As far as Shawn Tennyson could tell, he was all out of options. Bids for the domed practice facility/storm shelter he’d helped spearhead for the local school had come in over budget. He didn’t want to sacrifice the original plans, but the school couldn’t afford them, either. It was, as far as he could tell, the end of the road.
“I started praying hard,” recalled Tennyson, superintendent at Waukomis Public Schools in Oklahoma. “I said, ‘God, what am I supposed to do?’ And then out of the blue, Stephen Mitchell of Lambert (Construction) comes into my office. I didn’t call this guy, didn’t do anything.”
That was a turning point for a project that had already been three years in the making. On May 20, 2013, an EF5 tornado tore through Central Oklahoma and ravaged Moore, which is 10 miles south of Oklahoma City. Twenty-four people died, including seven children when their school’s walls collapsed on them. Waukomis is south of Enid, almost 90 miles northeast of Moore and well away from those storms. Still, it shook locals to their core.
“That was the main idea why we built a dome versus a square building,” Tennyson said. “We saw the tragedy that happened down south (in Moore), and we wanted to be able to keep that from happening to our students.”
Tennyson was still a principal in 2013 when superintendent Dale Bledsoe began looking into options for a school shelter.
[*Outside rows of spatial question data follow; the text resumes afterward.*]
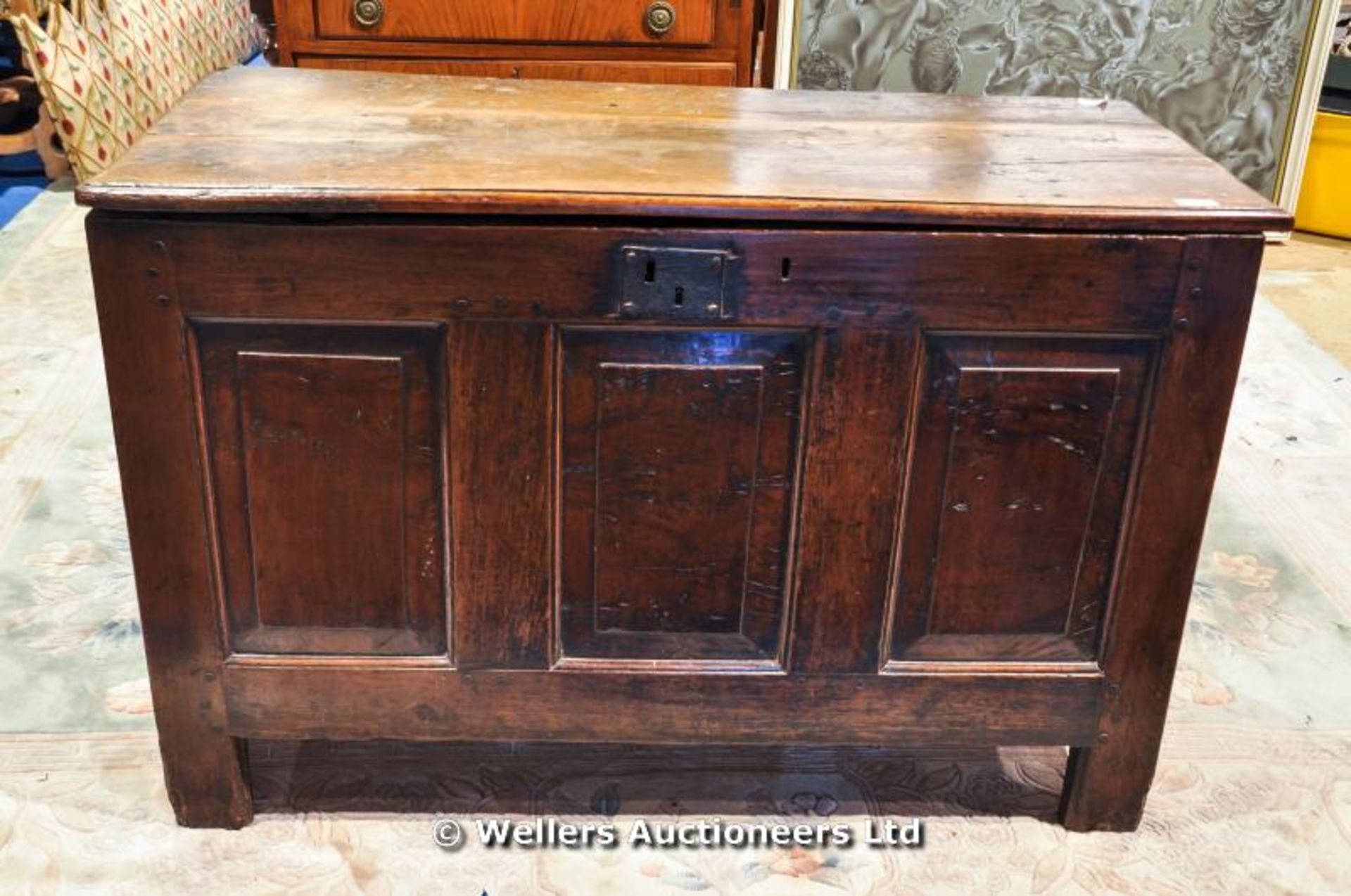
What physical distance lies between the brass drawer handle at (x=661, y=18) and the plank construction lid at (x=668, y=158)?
3.00ft

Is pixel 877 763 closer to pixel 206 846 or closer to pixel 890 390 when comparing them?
pixel 890 390

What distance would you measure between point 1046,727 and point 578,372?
2.28 ft

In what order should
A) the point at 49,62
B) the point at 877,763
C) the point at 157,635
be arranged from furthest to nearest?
the point at 49,62 → the point at 877,763 → the point at 157,635

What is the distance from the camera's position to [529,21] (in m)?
2.92

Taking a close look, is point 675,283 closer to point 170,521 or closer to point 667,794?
→ point 170,521

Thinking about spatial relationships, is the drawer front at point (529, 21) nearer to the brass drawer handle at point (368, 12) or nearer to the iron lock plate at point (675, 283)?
the brass drawer handle at point (368, 12)

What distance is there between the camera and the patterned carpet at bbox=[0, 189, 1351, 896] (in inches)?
69.0

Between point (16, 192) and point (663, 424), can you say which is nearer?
point (663, 424)

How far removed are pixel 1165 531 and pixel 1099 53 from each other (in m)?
2.46

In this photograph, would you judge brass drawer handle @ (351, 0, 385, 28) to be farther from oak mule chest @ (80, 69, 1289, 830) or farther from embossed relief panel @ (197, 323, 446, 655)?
embossed relief panel @ (197, 323, 446, 655)

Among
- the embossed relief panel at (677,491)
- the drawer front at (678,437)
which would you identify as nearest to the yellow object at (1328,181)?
the drawer front at (678,437)

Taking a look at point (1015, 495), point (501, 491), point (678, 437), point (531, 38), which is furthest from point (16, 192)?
point (1015, 495)

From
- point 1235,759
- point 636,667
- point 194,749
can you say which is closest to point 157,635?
point 194,749

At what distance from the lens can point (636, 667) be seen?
172 centimetres
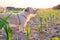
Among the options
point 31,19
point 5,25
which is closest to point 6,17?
point 5,25

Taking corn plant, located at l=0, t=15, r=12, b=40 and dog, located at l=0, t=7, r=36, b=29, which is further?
dog, located at l=0, t=7, r=36, b=29

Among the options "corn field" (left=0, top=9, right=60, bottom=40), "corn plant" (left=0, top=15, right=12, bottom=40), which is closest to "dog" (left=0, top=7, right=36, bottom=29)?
"corn field" (left=0, top=9, right=60, bottom=40)

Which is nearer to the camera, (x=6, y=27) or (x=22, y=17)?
(x=6, y=27)

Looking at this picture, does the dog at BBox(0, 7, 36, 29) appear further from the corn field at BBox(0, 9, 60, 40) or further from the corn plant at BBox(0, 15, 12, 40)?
the corn plant at BBox(0, 15, 12, 40)

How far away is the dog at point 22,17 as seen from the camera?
237cm

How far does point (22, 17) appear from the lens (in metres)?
2.42

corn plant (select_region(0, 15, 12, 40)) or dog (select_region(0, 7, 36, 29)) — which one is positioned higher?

A conversation with Monolithic Dome representatives led Bledsoe to the idea of building a dome. Tennyson took the reins on the project when he succeeded Bledsoe as superintendent in 2014.
“We wanted safety for our students,” Tennyson said. “We wanted to be able to fit everybody in during severe weather.”
That can include the community, if necessary. The dome spans 9,500 square feet and is designated for an occupancy of 227 people, but more could squeeze in if weather threatens.
“If we had to, we could fit the whole town of Waukomis into it for a storm,” Tennyson told a local newspaper during construction. “We were thinking of the community and not just the schools.”
Patrons approved a bond issue to cover the $1.5 million to build and equip the facility, and the school also won a $100,000 Shelter Oklahoma Schools grant from the Oklahoma City Community Foundation. The project was put out to bid twice — Bledsoe’s departure aborted the first round — and the second round drew eight bids.
“The lowest of the bids was $2.2 million, so we put the brakes on,” Tennyson recalled.”Just opening envelopes, we were a million dollars over budget. We were like, ‘Holy moly, what are we going to do?’”
Enter Stephen Mitchell, vice president of Lambert Construction Company. A district parent initially steered the school toward the Stillwater-based company, whose work includes the domed facility at Pawnee Public Schools. It was brought on board as construction manager and helped the school structure another round of bids. That drew 27 bids and came within budget. Work got under way in April 2017, and the facility opened its doors in early 2018.
Local contractors were among those bids, many with children in Waukomis schools. “It’s nice to get those bids in because you try to help them,” Tennyson said, “and they try to keep our costs low because it’s helping our school and helping our kids.”
The facility is definitely built to stand up the Oklahoma’s infamous storms. Special deadbolts can be pushed deep into the concrete walls to secure the heavy-duty doors. Thick walls form a box around the exterior doors, potentially shielding the main interior. But the atmosphere is far from oppressive. Classes stream in and out all day for PE. Coaches are moving into an office space on one side \, where a weight room is already in use. Locker rooms and a football field house are being finished out on the other side. Batting cages and pitching lanes are in the works.
“It’s the same size as what we originally wanted, and it has the same stuff we originally wanted,” Tennyson said. “The only thing we’re missing in the dome right now that was in the original plan are four more basketball goals, which we can add at any time.”
For Tennyson and the community, the new facility represents not only peace of mind, but the power of perseverance as well.
“The school board was very adamant about keeping it like we asked for, said that’s what we talked about, and they didn’t back down,” Tennyson said. “That was a blessing on my part because I didn’t want to back down, either.”